À la rencontre du réseau LCDD #5 : Le Lieu documentaire (Strasbourg)

Créée en 1989 sous le nom “Vidéo Les Beaux Jours”, l’association strasbourgeoise le Lieu documentaire défend le cinéma documentaire comme étant un outil citoyen. Afin de promouvoir cette forme cinématographique en Alsace, elle organise des projections, des rencontres, des débats, des festivals, et propose des ateliers d’éducation à l’image. Rencontre avec Georges Heck, directeur et créateur du Lieu documentaire, et passionné de cette forme de cinéma.

 

Pour commencer, pouvez-vous me parler de la création du Lieu documentaire ? 

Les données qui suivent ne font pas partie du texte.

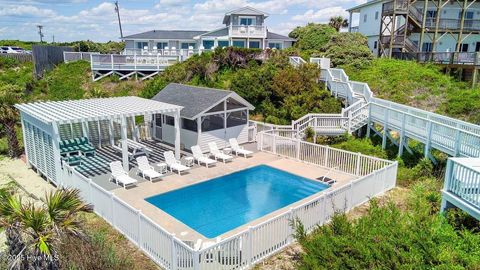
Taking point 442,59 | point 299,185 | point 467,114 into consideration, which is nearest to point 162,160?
point 299,185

Dans les années 1980, je fréquentais beaucoup les festivals tels que Traces de vies à Clermont-Ferrand ou le festival de création d’art vidéo de Montbéliard qui n’existe plus. J’avais une grande envie de partager mes découvertes. Alors que j’étais président d’un centre socioculturel, j’organisais quelques projections documentaires dans les locaux. Ces projections plaisaient, on m’encourageait à continuer. Je ne pouvais pas poursuivre au sein du centre culturel, cela ne faisait pas partie de ses missions. C’est à ce moment-là que l’association Vidéo Les beaux jours est née en 1989. L’ancêtre du Lieu documentaire. En 1992, la structure est devenue permanente grâce à la création d’un réseau de projection en Alsace, notre initiative a été appréciée et soutenue par les financeurs. J’ai alors démissionné de mon travail de chargé de formation pour devenir directeur des Beaux jours à ce moment. Nous avons pu démarrer les projections dans le nouveau cinéma municipal de Strasbourg qui venait d’ouvrir et avons continué de rayonner sur la région avec des projections dans des lieux multiples. L’étape suivante a été l’ouverture de la Maison de l’image en 1999.

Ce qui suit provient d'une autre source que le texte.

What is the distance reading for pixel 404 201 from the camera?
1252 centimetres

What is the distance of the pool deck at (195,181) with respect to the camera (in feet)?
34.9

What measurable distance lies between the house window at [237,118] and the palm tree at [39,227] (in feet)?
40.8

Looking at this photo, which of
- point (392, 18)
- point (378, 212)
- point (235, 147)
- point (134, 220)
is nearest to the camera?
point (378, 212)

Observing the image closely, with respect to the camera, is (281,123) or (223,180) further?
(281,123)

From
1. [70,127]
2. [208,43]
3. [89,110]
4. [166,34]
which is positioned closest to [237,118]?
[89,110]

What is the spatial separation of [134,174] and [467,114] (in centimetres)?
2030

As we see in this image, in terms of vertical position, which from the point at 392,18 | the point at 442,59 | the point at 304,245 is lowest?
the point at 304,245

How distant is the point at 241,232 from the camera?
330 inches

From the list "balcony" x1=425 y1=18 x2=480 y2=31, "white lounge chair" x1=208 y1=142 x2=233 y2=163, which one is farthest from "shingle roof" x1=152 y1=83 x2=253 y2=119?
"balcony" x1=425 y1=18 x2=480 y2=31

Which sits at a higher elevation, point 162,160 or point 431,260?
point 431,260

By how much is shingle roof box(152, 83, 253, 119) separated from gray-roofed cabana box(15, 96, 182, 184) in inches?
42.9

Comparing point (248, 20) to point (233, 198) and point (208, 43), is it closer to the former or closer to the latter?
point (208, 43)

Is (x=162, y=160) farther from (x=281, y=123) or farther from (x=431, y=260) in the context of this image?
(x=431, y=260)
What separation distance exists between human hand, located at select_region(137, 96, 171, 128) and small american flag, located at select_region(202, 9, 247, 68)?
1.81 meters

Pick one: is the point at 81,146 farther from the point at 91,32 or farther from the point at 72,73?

Qu’est-ce que la Maison de l’image ? 

La Maison de l’Image est dans une ancienne caserne de pompiers désaffectée. Elle a été réhabilitée pour accueillir différentes structures à Strasbourg dont la délégation Grand Est de l’INA et le Lieu documentaire. Nous avons pu y installer nos bureaux et y développer un centre de ressources avec un espace de documentation à consulter sur place. Nous avons constitué une vidéothèque avec à la fois des films des catalogues Image de la culture et des Yeux Doc, et également des films produits dans la région dont nous avons acquis les droits. Notre objectif étant de constituer un annuaire régional des films produits chaque année et ayant reçu des financements de la région et de la métropole de Strasbourg. Une sorte de vitrine de la production alsacienne. 

Quand est ce que l’association a changé de nom ? 

Nous sommes devenus le Lieu documentaire très récemment, il y a 2 ans environ. Cela a permis de mieux identifier notre spécificité : un lieu qui organise des projections documentaires et mène des ateliers d’éducation à l’image avec le documentaire.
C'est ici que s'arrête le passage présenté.